DO not err, my beloved brethren. Every good gift and every perfect gift is from above; and cometh down from the Father of Lights, with whom is no variableness, neither shadow of turning. Of his own will begat he us with the word of truth, that we should be a kind of first-fruits of his creatures. Wherefore, my beloved brethren, let every man be swift to hear, slow to speak, slow to wrath: for the wrath of man worketh not the righteousness of God. Wherefore lay apart all filthiness and superfluity of naughtiness, and receive with meekness the ingrafted word, which is able to save your souls. Be ye doers of the word, and not hearers only, deceiving your own selves. For if any be a hearer of the word and not a doer, he is like unto a man beholding his natural face in a glass; for he beholdeth himself, and goeth his way, and straightway forgetteth what manner of man he was. But whoso looketh into the perfect law of liberty, and continueth therein, he being not a forgetful hearer, but a doer of the work, this man shall be blessed in his deed. If any man among you seem to be religious, and bridleth not his tongue, but deceiveth his own heart, this man’s religion is vain. Pure religion and undefiled before God and the Father is this, To visit the fatherless and widows in their affliction, and to keep himself unspotted from the world.

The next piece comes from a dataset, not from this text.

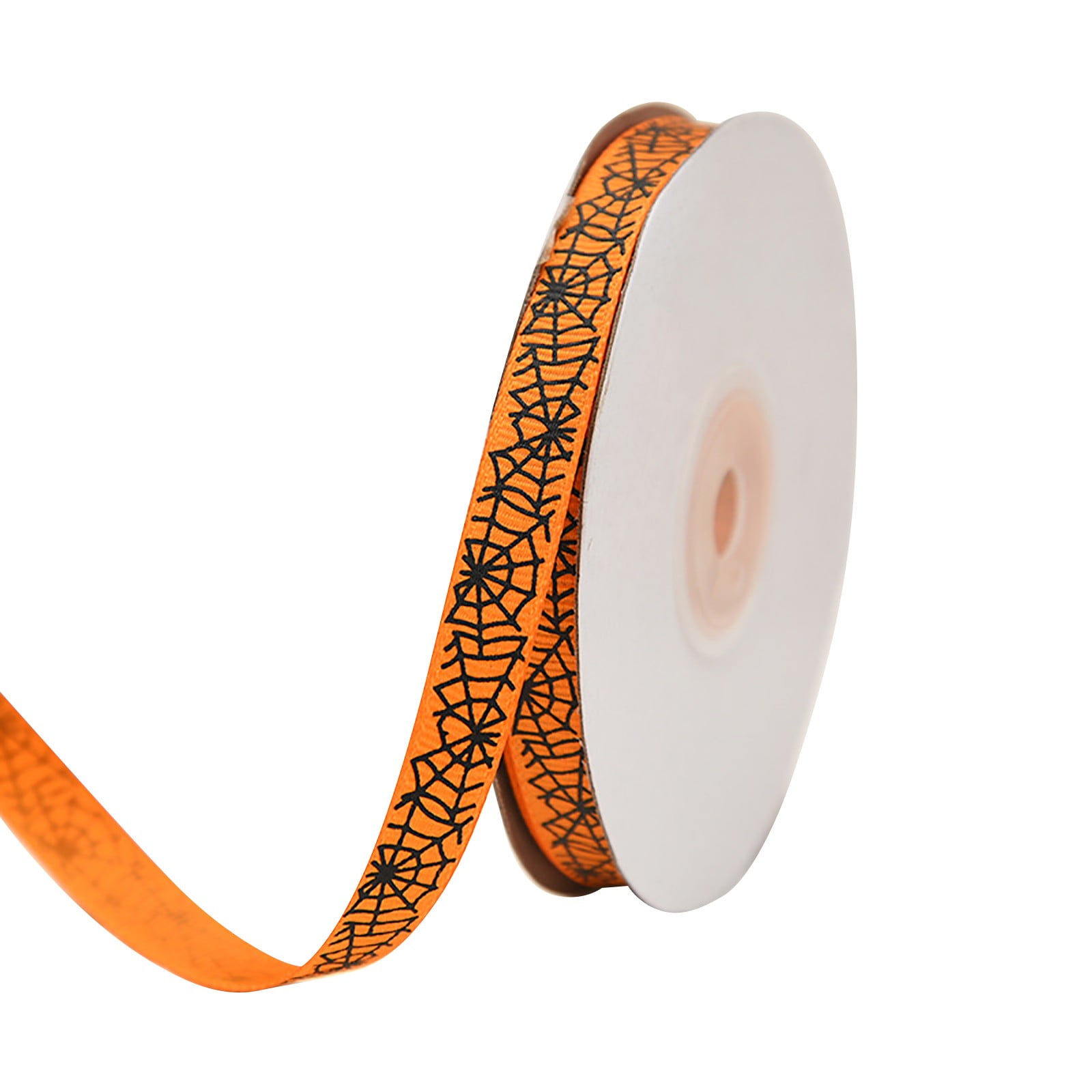 Clearance! Ynlkorvg Halloween Ribbon Halloween Ribbon 1 Cm 22 M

The Gospel. St. Matt. v.43.

YE have heard that it hath been said, Thou shalt love thy neighbour, and hate thine enemy. But I say unto you, Love your enemies, bless them that curse you, do good to them that hate you, and pray for them which despitefully use you and persecute you; that ye may be the children of your Father which is in heaven: for he maketh his sun to rise on the evil and on the good, and sendeth rain on the just and on the unjust. For if ye love them which love you, what reward have ye? do not even the publicans the same? Or if ye salute your brethren only, what do ye more than others? do not even the publicans so? Be ye therefore perfect, even as your Father which is in heaven is perfect.